母は慌てて医者に聞いた。「助からないんですか?」と。
医者は答えた。「苦労しますよ」と。
母は『私』の命を生かす選択をした。私は地元の総合病院のNICUに運ばれ、入院した。
医者が私を殺そうと思った理由は今となっては明白ではないが、医者は『私』が出てくるまで逆子であることに気づいていなかったらしい。
そして、出産時、無理やり引っ張られた『私』の身体は肩を、腕を、神経を損傷。
結果、重度の上肢機能障害が残った。医者は医療ミスを隠すため、『私』をこの世から消してしまいたかったのかもしれない。
それから祖母が母の母乳を毎日病院に届けてくれた。
だから、『私』は未熟児だったにも関わらず、大きな病気にかかることなく、退院することができた。
数ヶ月後、母はタクシーで『私』を健診に連れていった。
運転手さんに「可愛い子ですね」と言われた時、母は『私』の手を隠すように握っていた。
手を見られたら『私』が可哀想だと思っていたからだ。
しかし、その時、『私』が少し手を動かした。母は気づいた。「この子には手を動かす意思があるんだから、隠さなくてもいいのだ」と。

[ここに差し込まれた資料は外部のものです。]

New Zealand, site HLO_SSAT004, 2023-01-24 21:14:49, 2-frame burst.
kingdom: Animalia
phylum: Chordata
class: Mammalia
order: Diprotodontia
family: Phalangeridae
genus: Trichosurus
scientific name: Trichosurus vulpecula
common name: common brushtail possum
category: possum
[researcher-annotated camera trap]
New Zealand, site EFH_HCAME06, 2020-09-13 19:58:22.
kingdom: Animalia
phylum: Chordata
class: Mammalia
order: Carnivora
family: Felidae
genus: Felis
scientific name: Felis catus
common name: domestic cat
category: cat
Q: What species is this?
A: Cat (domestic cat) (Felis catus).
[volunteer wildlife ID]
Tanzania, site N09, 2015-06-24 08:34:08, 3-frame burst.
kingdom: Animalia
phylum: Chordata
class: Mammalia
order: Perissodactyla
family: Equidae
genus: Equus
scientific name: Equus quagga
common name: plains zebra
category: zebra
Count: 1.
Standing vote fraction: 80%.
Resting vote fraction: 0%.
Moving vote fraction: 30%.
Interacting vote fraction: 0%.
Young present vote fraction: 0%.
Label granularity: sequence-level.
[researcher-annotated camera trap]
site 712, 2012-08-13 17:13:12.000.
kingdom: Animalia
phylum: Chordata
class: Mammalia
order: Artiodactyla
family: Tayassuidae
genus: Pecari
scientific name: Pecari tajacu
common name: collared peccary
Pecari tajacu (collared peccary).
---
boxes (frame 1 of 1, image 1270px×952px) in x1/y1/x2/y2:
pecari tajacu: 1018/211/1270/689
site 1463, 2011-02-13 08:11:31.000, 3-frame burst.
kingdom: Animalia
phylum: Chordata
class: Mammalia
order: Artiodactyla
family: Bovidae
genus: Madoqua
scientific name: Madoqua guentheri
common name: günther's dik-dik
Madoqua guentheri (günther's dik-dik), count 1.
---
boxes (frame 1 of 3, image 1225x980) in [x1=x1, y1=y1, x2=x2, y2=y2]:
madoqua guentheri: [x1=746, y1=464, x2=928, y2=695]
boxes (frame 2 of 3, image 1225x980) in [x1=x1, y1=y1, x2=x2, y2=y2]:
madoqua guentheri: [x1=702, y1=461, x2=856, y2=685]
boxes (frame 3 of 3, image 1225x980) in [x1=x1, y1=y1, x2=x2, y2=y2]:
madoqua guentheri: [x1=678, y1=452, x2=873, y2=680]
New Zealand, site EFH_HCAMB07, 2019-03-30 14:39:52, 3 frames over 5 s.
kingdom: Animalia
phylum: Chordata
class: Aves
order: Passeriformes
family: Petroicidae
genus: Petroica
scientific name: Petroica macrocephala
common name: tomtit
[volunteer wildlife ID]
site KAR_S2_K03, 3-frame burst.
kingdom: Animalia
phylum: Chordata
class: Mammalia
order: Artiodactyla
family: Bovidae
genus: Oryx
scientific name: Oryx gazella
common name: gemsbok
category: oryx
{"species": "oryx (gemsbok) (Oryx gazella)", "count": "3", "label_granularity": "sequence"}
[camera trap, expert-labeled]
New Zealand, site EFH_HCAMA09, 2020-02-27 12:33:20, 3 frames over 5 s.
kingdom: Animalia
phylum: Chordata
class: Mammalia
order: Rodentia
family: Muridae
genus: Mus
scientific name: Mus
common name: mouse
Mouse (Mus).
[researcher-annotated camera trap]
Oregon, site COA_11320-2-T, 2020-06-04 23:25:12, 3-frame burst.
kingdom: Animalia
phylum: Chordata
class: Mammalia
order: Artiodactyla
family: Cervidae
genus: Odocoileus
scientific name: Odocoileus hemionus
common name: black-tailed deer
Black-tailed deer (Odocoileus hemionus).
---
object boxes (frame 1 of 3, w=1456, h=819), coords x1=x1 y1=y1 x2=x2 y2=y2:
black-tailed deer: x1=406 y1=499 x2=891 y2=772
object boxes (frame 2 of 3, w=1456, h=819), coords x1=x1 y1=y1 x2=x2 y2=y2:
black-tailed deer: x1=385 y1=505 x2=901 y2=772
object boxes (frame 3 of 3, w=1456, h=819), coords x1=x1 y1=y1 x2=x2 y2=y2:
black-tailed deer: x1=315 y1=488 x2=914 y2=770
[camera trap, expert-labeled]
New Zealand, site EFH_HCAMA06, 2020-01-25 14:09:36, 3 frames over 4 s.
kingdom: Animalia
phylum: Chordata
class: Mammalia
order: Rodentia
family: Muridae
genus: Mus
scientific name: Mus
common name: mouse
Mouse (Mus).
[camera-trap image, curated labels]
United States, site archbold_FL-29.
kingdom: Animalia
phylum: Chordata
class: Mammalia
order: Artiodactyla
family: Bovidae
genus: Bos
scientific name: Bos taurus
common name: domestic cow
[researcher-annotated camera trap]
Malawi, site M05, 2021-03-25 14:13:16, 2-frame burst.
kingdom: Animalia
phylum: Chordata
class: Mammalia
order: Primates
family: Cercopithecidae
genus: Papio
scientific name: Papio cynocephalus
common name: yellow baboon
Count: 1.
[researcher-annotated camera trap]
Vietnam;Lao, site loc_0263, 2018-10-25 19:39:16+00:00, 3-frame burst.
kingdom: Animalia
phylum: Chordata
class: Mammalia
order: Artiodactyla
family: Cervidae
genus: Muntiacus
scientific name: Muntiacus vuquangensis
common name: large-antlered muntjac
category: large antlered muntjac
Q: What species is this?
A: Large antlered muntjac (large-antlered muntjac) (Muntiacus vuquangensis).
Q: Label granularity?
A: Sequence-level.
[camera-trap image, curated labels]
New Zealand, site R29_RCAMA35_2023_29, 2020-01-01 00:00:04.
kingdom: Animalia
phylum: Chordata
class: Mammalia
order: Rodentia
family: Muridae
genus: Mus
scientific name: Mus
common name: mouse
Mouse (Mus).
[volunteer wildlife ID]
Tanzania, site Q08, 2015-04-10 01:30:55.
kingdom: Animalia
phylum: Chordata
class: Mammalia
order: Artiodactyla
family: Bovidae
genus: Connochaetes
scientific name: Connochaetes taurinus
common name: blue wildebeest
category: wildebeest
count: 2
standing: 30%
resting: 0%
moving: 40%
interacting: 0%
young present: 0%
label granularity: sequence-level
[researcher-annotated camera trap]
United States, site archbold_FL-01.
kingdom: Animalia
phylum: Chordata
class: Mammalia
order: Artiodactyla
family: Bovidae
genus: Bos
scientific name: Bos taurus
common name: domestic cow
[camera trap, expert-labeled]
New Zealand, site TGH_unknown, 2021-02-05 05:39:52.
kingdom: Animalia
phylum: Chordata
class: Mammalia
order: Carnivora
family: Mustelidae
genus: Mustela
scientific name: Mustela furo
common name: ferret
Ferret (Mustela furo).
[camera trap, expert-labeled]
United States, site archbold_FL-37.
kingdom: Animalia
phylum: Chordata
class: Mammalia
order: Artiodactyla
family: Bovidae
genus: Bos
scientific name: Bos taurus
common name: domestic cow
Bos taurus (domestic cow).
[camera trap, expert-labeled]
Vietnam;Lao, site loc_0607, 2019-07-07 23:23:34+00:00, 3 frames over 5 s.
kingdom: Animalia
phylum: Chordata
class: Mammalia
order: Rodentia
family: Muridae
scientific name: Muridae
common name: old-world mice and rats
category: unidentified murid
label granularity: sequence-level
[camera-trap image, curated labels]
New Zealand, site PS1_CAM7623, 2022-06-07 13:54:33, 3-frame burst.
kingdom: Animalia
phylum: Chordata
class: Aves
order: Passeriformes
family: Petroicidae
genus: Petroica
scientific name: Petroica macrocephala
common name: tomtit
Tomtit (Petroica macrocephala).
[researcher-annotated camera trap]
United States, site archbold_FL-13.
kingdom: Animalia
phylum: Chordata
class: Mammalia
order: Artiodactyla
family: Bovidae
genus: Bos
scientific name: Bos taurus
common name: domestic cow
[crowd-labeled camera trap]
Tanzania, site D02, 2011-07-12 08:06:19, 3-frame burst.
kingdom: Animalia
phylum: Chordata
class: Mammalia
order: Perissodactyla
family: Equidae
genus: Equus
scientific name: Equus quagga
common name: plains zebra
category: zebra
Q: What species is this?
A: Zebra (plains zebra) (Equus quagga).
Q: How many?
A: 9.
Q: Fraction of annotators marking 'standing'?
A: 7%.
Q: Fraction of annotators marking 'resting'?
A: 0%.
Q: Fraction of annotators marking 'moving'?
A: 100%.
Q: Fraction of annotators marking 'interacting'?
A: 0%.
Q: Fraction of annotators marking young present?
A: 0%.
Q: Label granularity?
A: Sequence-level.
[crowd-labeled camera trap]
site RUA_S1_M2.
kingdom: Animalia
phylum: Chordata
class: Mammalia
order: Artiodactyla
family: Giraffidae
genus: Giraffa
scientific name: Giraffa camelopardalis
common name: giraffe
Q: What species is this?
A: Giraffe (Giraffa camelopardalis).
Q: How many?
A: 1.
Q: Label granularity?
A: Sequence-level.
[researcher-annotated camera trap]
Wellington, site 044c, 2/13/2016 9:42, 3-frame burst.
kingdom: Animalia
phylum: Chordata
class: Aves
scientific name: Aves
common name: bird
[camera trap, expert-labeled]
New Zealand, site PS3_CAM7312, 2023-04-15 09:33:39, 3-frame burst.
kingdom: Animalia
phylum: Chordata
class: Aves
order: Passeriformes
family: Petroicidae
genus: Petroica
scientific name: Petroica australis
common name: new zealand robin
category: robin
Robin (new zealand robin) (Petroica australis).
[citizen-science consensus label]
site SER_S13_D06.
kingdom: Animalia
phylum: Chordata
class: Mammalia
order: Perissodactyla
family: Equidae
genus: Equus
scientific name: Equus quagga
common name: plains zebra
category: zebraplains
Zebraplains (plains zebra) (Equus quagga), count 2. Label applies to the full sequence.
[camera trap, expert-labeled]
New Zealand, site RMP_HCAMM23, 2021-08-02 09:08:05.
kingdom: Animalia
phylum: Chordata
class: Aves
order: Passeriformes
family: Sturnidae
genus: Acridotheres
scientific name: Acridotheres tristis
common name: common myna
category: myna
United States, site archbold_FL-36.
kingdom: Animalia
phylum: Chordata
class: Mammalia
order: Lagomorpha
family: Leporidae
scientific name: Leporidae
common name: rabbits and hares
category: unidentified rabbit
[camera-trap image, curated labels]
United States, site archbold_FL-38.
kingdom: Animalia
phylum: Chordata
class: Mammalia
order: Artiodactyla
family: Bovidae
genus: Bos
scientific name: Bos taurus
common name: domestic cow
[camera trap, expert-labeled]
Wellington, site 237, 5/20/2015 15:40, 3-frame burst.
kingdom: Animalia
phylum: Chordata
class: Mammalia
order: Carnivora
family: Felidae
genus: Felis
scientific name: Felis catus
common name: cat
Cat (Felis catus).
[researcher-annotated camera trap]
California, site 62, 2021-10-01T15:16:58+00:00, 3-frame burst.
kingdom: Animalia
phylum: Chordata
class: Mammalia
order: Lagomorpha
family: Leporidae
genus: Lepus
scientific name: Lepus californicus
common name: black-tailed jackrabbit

そして、『私』が2歳か3歳かのある日、酷い風邪を引いた。
世の中は日曜日。病院なんてものは休みだ。
しかし、『私』が産まれた産婦人科医院はそこで取り上げた子どもなら休みでも診てくれる。
母は気が進まなかったらしいが、祖母が『私』を病院に連れていった。
診察に通された『私』を見た医者は、真っ先に風邪の症状ではなく、『私』の手を、腕を診て、「大丈夫だ、大丈夫だ」と言ったらしい。
医者も気にしていたのかもしれない。おそらく、医療ミスであったことも医者はわかっていたのかもしれない。
ちなみに医療ミスを訴えなかったのは、母がこれ以上あの医者と関わりたくなかったのと、『私』が無事産まれたから構わないということらしい。
祖父や父方(事実上)の祖父は訴えると騒いだらしい。
これが『私が産まれたとき』のお話し。
私は障害者であることを恥とは思わない。
普通の人でも向き不向き、得手不得手がある。障害者はそれが人より多いだけ。
何かをしてもらったら、「ありがとう」。迷惑をかけたら、「ごめんなさい」。
そんな当たり前のことを当たり前に言えたらいいんだよ。